Au premier plan, les busards cendrés se mêlent aux bleuets, aux coquelicots et aux graminées teintant le paysage. En arrière-plan, se déploie la vallée de l’Allier, ses arbres et ses prairies. Le pont du Thor qui "enjambe l'Allier" marque la frontière naturelle entre le Velay et le Gévaudan. "C'est à partir de là que commence l'Allier sauvage, comme on l'appelle, c'est-à-dire qu'il y a uniquement la voie du Cévenol qui la dessert, il n'y a pas de route jusqu'à Alleyras" explique Jean-Claude Vigouroux, maire de Saint-Haon. Par un jeu subtil de perspective et de profondeur, Dégé offre une vision "en surplomb".
https://www.zoomdici.fr/actualite/cayres-une-fresque-pour-eveiller-les-…
Créer du lien, révéler la beauté du quotidien
Au-delà de la performance artistique, chaque fresque signée Dégé devient un moment de vie qui crée du lien social. " Il y a des enfants qui habitent pas loin, un soir, le petit garçon est venu, je lui ai expliqué deux ou trois techniques pour dessiner.
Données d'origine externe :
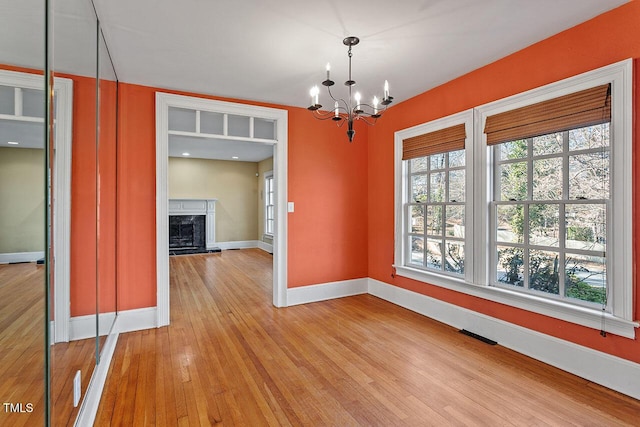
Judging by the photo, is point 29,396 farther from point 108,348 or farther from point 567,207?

Il y a aussi la dame qui habite en face, tous les matins, elle regarde par sa fenêtre, elle vient de dire bonjour" confie Dégé.
"Ça incite les gens à bouger et à venir voir ces petites communes où justement, il n'y a pas forcément beaucoup de passage." conclut Dégé. À Saint-Haon, comme dans bien d’autres villages, ses fresques redonnent vie aux bourgs, rappelant leur culture et leur beauté et offrent une galerie à ciel ouvert.